Clarke stood straighter, the heaviness in her chest lifting slightly despite her mind screaming in vain against hope. She'd never been happier to hear him call her that stupid name than right at that very moment. "Aren't you glad I've given you the opportunity to live long enough to do that?"
Bellamy’s response was a choked laugh into her hair. "So what's the rest of your plan?"
Clarke reached back to pull the handgun out from where she'd pressed it against the small of her back. She wrapped his fingers around the grip, hooked his other arm over her shoulder and faced them towards the exit. He still leaned heavily against her, but this much she could handle. "The plan is for you to kill them before they kill us and for me to get us out of here before we explode.

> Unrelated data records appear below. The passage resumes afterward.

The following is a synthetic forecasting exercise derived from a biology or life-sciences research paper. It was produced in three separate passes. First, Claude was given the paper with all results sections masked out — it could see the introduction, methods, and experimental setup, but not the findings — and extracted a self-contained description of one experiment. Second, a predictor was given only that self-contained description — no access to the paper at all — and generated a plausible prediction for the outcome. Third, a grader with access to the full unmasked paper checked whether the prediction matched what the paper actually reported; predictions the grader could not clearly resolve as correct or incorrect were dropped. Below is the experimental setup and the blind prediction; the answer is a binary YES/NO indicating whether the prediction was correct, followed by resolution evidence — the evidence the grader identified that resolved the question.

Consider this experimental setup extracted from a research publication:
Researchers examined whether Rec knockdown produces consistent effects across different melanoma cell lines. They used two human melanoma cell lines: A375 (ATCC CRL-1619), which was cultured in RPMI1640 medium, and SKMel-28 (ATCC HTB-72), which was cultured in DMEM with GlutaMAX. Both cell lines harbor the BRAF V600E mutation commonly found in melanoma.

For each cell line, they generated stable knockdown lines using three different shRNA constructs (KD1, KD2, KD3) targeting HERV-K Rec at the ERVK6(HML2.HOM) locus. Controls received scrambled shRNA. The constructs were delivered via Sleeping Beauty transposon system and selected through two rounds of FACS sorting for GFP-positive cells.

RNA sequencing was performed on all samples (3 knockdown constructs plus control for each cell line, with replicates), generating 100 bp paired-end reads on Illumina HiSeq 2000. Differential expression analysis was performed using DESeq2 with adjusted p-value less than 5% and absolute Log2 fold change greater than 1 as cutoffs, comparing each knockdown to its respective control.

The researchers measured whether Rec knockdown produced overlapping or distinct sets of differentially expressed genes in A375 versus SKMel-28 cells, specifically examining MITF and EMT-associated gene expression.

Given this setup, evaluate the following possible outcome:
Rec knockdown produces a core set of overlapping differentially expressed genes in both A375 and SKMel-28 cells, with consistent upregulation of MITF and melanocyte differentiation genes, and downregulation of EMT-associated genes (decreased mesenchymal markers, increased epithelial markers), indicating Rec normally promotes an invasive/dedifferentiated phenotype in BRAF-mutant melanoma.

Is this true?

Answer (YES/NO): NO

Deal?"
Bellamy looked down at her like he'd discovered her for the first time all over again - dark eyes wide and shining with pain, but alert. His brow lowered in a slight crease right between his eyes and his tongue darted out to wet his dry, cracked lips before Clarke tore her gaze away from his face. It was too familiar a look - the soft, sad way he had of seeing beneath her cracked surface. Clarke breathed past the knots in her stomach. She was in the process of trying to lessen the squeeze on her heart when she felt his fingers tighten on her arm, drawing her attention back up to him.
A softer version of that smug look she’d first hated was back on his face and she didn’t know whether to cry, laugh, or punch him. He lowered his head to hers, their foreheads almost touching. He breathed his words against her cheek, "Just couldn't live without me, could you, Princess?"
Clarke knew they needed to move, but the question kept her rooted to the spot, her breath caught in her throat. Gut tightening against the thought, she fixed Bellamy with a hard look and stood up on her toes, so he couldn’t mistake the look in her eyes for anything other than pure determination. Their foreheads bumped and Clarke’s voice was steel wrapped in softness when she replied, “We’re not finding out today.”
Bellamy’s breath mingled with hers. “Does this plan of yours happen to mention what we do when this place starts falling apart around us?”
Raven’s face flickered in her mind. Blue eyes bright with fire, Clarke looked up at Bellamy, so close to him now that she could see herself reflected in the blacks of his eyes, a wicked smile growing on her face. “Run like hell.”